* Data shown
"""

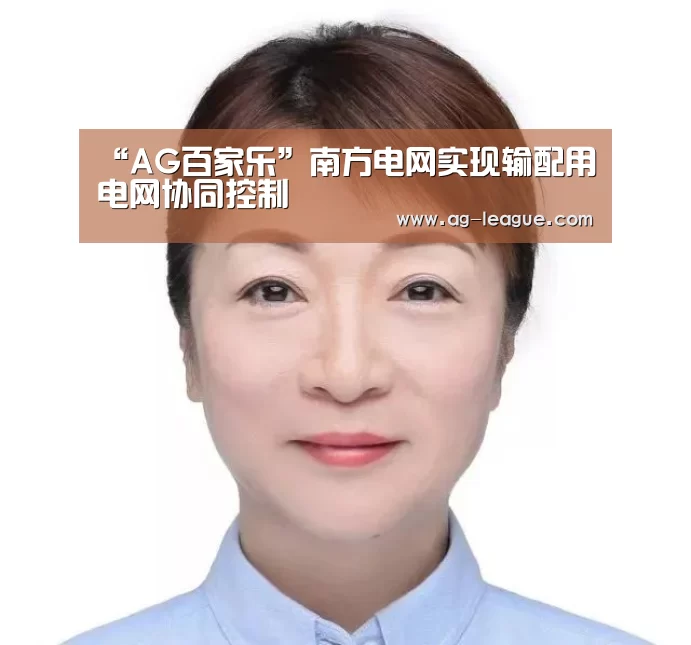 “AG百家乐”南方电网实现输配用电网协同控制(图1) AG真人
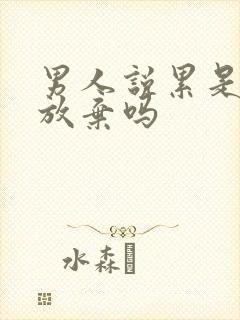 男人说累是暗示放弃吗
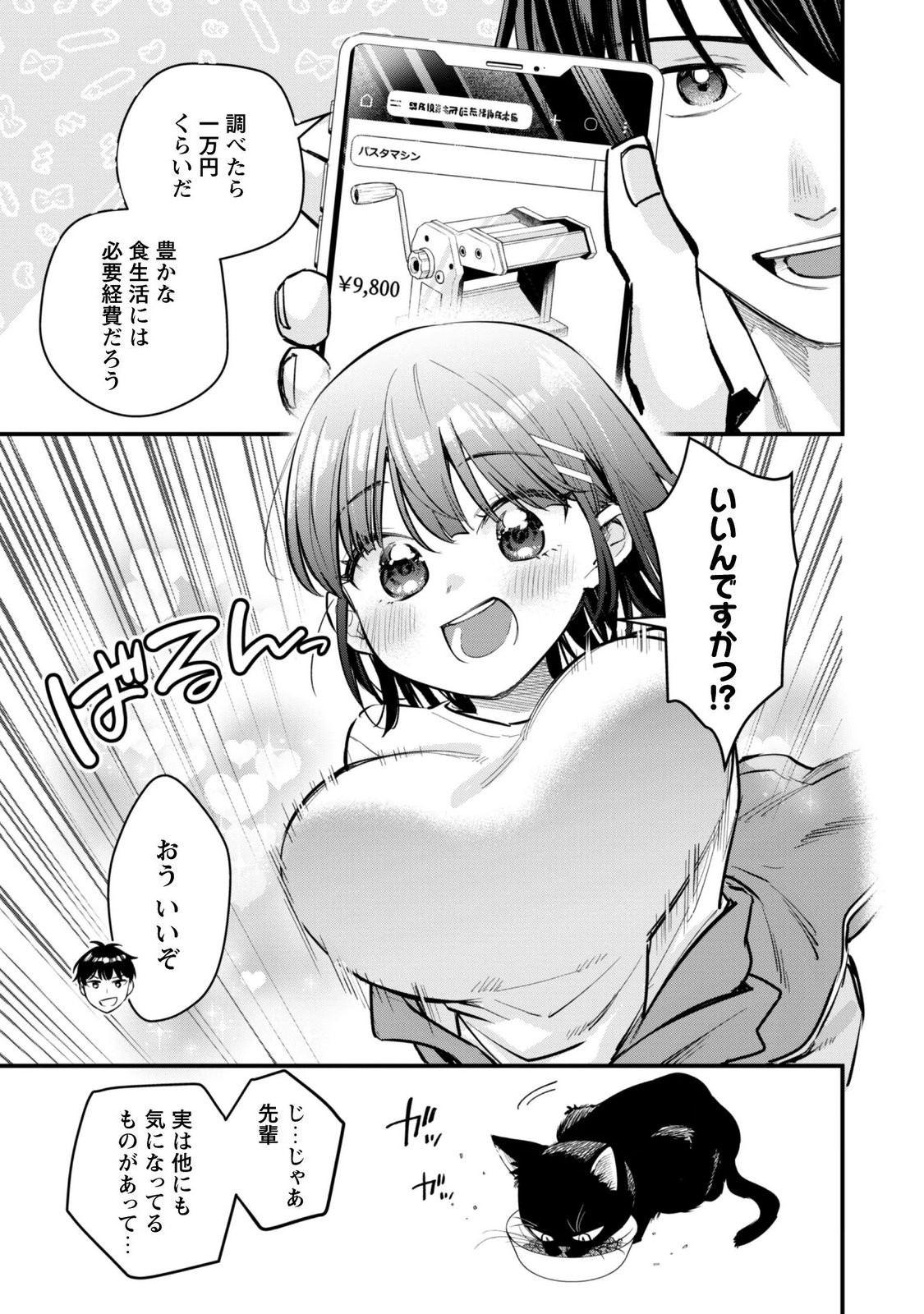 Senpai, Jitaku Keibiin no Koyou wa Ikaga desu ka? Chapter 17 10ページ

"""

* Exercise
In the copy you write, the data above must appear exactly, with no pictures.

* Response box
 “AG百家乐”南方电网实现输配用电网协同控制(图1) AG真人
 男人说累是暗示放弃吗
 Senpai, Jitaku Keibiin no Koyou wa Ikaga desu ka? Chapter 17 10ページ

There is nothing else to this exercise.